Output each of the lines below verbatim, without changing anything.

Excerpt from a dataset:
* * * * *

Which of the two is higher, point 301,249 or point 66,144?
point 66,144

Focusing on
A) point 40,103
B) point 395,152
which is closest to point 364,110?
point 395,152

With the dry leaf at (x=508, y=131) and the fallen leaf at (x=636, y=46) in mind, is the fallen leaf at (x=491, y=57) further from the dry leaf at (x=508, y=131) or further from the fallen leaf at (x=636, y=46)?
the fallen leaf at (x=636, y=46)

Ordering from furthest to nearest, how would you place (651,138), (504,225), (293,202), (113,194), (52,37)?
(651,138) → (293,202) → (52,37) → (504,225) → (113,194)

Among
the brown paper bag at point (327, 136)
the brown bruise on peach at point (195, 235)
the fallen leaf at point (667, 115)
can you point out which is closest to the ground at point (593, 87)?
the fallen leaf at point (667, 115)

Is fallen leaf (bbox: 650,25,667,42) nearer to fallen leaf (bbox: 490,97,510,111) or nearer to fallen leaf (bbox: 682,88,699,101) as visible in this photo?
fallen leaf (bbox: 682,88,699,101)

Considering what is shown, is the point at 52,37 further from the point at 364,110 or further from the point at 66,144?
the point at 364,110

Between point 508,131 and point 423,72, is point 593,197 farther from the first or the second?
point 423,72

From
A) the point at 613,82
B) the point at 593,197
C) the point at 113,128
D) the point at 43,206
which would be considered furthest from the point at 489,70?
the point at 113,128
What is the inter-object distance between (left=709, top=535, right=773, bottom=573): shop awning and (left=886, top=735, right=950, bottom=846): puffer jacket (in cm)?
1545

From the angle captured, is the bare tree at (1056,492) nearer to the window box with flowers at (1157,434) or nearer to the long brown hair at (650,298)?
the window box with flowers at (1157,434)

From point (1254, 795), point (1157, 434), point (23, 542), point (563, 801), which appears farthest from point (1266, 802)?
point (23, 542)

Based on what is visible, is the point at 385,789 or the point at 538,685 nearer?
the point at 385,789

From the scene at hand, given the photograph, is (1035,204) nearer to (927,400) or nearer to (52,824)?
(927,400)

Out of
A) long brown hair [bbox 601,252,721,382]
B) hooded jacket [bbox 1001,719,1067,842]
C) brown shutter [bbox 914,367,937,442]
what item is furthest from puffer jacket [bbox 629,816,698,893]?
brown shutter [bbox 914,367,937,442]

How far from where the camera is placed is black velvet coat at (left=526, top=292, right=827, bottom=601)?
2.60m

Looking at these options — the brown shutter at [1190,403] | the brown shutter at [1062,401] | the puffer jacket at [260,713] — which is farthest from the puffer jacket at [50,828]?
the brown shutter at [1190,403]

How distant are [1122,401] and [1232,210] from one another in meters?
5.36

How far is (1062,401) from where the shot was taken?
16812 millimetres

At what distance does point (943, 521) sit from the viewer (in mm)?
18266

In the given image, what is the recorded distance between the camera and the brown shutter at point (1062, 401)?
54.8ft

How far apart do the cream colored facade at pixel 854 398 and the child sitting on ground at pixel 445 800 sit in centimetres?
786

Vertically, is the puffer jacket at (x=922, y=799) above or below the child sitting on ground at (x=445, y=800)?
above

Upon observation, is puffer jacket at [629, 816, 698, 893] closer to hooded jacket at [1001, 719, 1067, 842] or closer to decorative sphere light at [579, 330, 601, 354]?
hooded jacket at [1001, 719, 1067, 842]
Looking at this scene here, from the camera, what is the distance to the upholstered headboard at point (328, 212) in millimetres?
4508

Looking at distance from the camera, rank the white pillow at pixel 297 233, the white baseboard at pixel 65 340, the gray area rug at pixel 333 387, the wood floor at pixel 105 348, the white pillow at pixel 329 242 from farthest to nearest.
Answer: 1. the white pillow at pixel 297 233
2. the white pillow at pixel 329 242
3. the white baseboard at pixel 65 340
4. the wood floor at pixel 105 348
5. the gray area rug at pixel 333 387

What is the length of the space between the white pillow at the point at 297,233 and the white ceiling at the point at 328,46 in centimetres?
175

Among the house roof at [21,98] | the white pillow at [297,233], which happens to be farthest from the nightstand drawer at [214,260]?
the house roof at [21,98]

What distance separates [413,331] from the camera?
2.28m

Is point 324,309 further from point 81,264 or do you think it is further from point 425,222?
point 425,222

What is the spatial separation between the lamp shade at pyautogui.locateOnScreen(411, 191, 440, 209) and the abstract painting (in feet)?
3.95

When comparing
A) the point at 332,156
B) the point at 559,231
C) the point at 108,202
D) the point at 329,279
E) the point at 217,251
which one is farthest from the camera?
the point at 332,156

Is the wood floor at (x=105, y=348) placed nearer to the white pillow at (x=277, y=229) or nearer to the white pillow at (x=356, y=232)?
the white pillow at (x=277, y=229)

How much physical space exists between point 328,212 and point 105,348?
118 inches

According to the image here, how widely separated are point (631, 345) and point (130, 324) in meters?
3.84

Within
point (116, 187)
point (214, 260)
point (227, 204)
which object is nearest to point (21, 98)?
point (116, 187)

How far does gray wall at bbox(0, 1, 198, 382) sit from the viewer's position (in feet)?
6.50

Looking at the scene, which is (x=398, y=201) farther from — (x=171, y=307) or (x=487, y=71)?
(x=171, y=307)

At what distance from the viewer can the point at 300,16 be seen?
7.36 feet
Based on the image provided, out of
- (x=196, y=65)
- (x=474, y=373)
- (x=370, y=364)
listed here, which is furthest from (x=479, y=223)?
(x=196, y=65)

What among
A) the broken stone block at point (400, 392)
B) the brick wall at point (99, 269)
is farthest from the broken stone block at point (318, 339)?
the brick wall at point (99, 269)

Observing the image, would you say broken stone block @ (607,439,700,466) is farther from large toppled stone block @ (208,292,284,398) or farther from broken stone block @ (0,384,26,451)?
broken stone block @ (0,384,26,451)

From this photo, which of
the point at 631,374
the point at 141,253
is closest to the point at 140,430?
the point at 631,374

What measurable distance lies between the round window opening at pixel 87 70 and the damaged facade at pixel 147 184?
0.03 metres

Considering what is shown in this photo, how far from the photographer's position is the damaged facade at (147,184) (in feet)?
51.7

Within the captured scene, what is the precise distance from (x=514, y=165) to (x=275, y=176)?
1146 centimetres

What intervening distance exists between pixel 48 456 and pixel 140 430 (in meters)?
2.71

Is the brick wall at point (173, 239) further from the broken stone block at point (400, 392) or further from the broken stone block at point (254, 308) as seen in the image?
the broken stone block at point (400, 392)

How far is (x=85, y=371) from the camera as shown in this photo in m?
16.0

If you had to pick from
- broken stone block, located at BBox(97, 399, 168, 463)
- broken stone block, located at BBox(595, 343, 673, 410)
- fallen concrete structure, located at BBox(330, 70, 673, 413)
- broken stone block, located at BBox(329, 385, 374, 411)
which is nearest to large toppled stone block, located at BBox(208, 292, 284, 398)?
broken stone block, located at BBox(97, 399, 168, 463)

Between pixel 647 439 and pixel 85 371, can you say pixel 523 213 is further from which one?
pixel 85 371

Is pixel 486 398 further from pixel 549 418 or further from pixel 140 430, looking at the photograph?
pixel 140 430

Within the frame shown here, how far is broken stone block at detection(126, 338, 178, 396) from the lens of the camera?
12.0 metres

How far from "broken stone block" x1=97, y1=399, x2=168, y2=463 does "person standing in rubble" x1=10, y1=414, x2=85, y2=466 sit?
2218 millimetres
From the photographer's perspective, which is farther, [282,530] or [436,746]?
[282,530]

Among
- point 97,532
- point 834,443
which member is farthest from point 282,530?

* * * * *

FINISHED TASK:
Which of the two is higher, point 301,249 or point 66,144?
point 66,144

Focusing on
A) point 40,103
B) point 395,152
which is closest to point 364,110?
point 395,152

With the dry leaf at (x=508, y=131) and the fallen leaf at (x=636, y=46) in mind, is the fallen leaf at (x=491, y=57) further from the dry leaf at (x=508, y=131) or further from the fallen leaf at (x=636, y=46)?
the fallen leaf at (x=636, y=46)

Ordering from furthest to nearest, how would you place (651,138), (504,225), (293,202), (113,194), (52,37)?
(651,138) → (293,202) → (52,37) → (504,225) → (113,194)

Among
the brown paper bag at point (327, 136)
the brown bruise on peach at point (195, 235)
the fallen leaf at point (667, 115)
can you point out which is closest to the ground at point (593, 87)?
the fallen leaf at point (667, 115)

Is fallen leaf (bbox: 650,25,667,42) nearer to fallen leaf (bbox: 490,97,510,111) or nearer to fallen leaf (bbox: 682,88,699,101) as visible in this photo?
fallen leaf (bbox: 682,88,699,101)

Considering what is shown, is the point at 52,37 further from the point at 364,110 or further from the point at 66,144?
the point at 364,110

Between point 508,131 and point 423,72, is point 593,197 farther from the first or the second?
point 423,72

From
A) the point at 613,82
B) the point at 593,197
C) the point at 113,128
D) the point at 43,206
which would be considered furthest from the point at 489,70?
the point at 113,128
What is the inter-object distance between (left=709, top=535, right=773, bottom=573): shop awning and (left=886, top=735, right=950, bottom=846): puffer jacket (in cm)?
1545

From the angle captured, is the bare tree at (1056,492) nearer to the window box with flowers at (1157,434) or nearer to the long brown hair at (650,298)?
the window box with flowers at (1157,434)

From point (1254, 795), point (1157, 434), point (23, 542), point (563, 801), which appears farthest from point (1266, 802)?
point (23, 542)

Based on what is visible, is the point at 385,789 or the point at 538,685 nearer?
the point at 385,789

From the scene at hand, given the photograph, is (1035,204) nearer to (927,400) or nearer to (52,824)?
(927,400)

Out of
A) long brown hair [bbox 601,252,721,382]
B) hooded jacket [bbox 1001,719,1067,842]
C) brown shutter [bbox 914,367,937,442]
what item is furthest from puffer jacket [bbox 629,816,698,893]?
brown shutter [bbox 914,367,937,442]

How far from where the camera is placed is black velvet coat at (left=526, top=292, right=827, bottom=601)?
2.60m

Looking at these options — the brown shutter at [1190,403] | the brown shutter at [1062,401] | the puffer jacket at [260,713] — which is farthest from the puffer jacket at [50,828]?
the brown shutter at [1190,403]

How distant are [1122,401] and [1232,210] from one another in meters?
5.36

How far is (1062,401) from where the shot was taken?
16812 millimetres

At what distance does point (943, 521) sit from the viewer (in mm)?
18266

In the given image, what is the recorded distance between the camera and the brown shutter at point (1062, 401)?
54.8ft

How far apart do the cream colored facade at pixel 854 398 and the child sitting on ground at pixel 445 800 sit in centimetres?
786

Vertically, is the puffer jacket at (x=922, y=799) above or below the child sitting on ground at (x=445, y=800)?
above

Upon observation, is puffer jacket at [629, 816, 698, 893] closer to hooded jacket at [1001, 719, 1067, 842] or closer to decorative sphere light at [579, 330, 601, 354]?
hooded jacket at [1001, 719, 1067, 842]
Looking at this scene here, from the camera, what is the distance to the upholstered headboard at point (328, 212) in millimetres?
4508

Looking at distance from the camera, rank the white pillow at pixel 297 233, the white baseboard at pixel 65 340, the gray area rug at pixel 333 387, the wood floor at pixel 105 348, the white pillow at pixel 329 242 from farthest to nearest.
Answer: 1. the white pillow at pixel 297 233
2. the white pillow at pixel 329 242
3. the white baseboard at pixel 65 340
4. the wood floor at pixel 105 348
5. the gray area rug at pixel 333 387

What is the length of the space between the white pillow at the point at 297,233 and the white ceiling at the point at 328,46 in centimetres?
175

Among the house roof at [21,98] | the white pillow at [297,233], which happens to be farthest from the nightstand drawer at [214,260]?
the house roof at [21,98]

What distance separates [413,331] from the camera?
2.28m

Is point 324,309 further from point 81,264 or do you think it is further from point 425,222?
point 425,222

What is the spatial separation between the lamp shade at pyautogui.locateOnScreen(411, 191, 440, 209) and the abstract painting (in feet)?
3.95

When comparing
A) the point at 332,156
B) the point at 559,231
C) the point at 108,202
D) the point at 329,279
E) the point at 217,251
which one is farthest from the camera?
the point at 332,156

Is the wood floor at (x=105, y=348) placed nearer to the white pillow at (x=277, y=229) or nearer to the white pillow at (x=356, y=232)?
the white pillow at (x=277, y=229)

How much physical space exists between point 328,212 and point 105,348?
118 inches

According to the image here, how widely separated are point (631, 345) and point (130, 324) in meters?
3.84

Within
point (116, 187)
point (214, 260)
point (227, 204)
which object is nearest to point (21, 98)?
point (116, 187)

How far does gray wall at bbox(0, 1, 198, 382) sit from the viewer's position (in feet)?
6.50

Looking at the scene, which is (x=398, y=201) farther from — (x=171, y=307) or (x=487, y=71)?
(x=171, y=307)

At what distance from the viewer can the point at 300,16 be seen?
7.36 feet
Based on the image provided, out of
- (x=196, y=65)
- (x=474, y=373)
- (x=370, y=364)
listed here, which is furthest from (x=479, y=223)?
(x=196, y=65)

What among
A) the broken stone block at point (400, 392)
B) the brick wall at point (99, 269)
is farthest from the broken stone block at point (318, 339)?
the brick wall at point (99, 269)

Observing the image, would you say broken stone block @ (607,439,700,466) is farther from large toppled stone block @ (208,292,284,398) or farther from broken stone block @ (0,384,26,451)?
broken stone block @ (0,384,26,451)

From this photo, which of
the point at 631,374
the point at 141,253
is closest to the point at 140,430?
the point at 631,374

What measurable distance lies between the round window opening at pixel 87 70 and the damaged facade at pixel 147 184?
0.03 metres

Considering what is shown in this photo, how far from the photographer's position is the damaged facade at (147,184) (in feet)?
51.7

Within the captured scene, what is the precise distance from (x=514, y=165) to (x=275, y=176)?
1146 centimetres

What intervening distance exists between pixel 48 456 and pixel 140 430 (in meters)?
2.71

Is the brick wall at point (173, 239) further from the broken stone block at point (400, 392) or further from the broken stone block at point (254, 308) as seen in the image?
the broken stone block at point (400, 392)

How far is (x=85, y=371) from the camera as shown in this photo in m?
16.0

If you had to pick from
- broken stone block, located at BBox(97, 399, 168, 463)
- broken stone block, located at BBox(595, 343, 673, 410)
- fallen concrete structure, located at BBox(330, 70, 673, 413)
- broken stone block, located at BBox(329, 385, 374, 411)
which is nearest to large toppled stone block, located at BBox(208, 292, 284, 398)?
broken stone block, located at BBox(97, 399, 168, 463)

Between pixel 647 439 and pixel 85 371, can you say pixel 523 213 is further from which one?
pixel 85 371

Is pixel 486 398 further from pixel 549 418 or further from pixel 140 430, looking at the photograph?
pixel 140 430

Within the frame shown here, how far is broken stone block at detection(126, 338, 178, 396) from the lens of the camera?
12.0 metres

How far from "broken stone block" x1=97, y1=399, x2=168, y2=463 does "person standing in rubble" x1=10, y1=414, x2=85, y2=466 sit?
2218 millimetres
From the photographer's perspective, which is farther, [282,530] or [436,746]?
[282,530]

Among
- point 97,532
- point 834,443
which member is farthest from point 282,530?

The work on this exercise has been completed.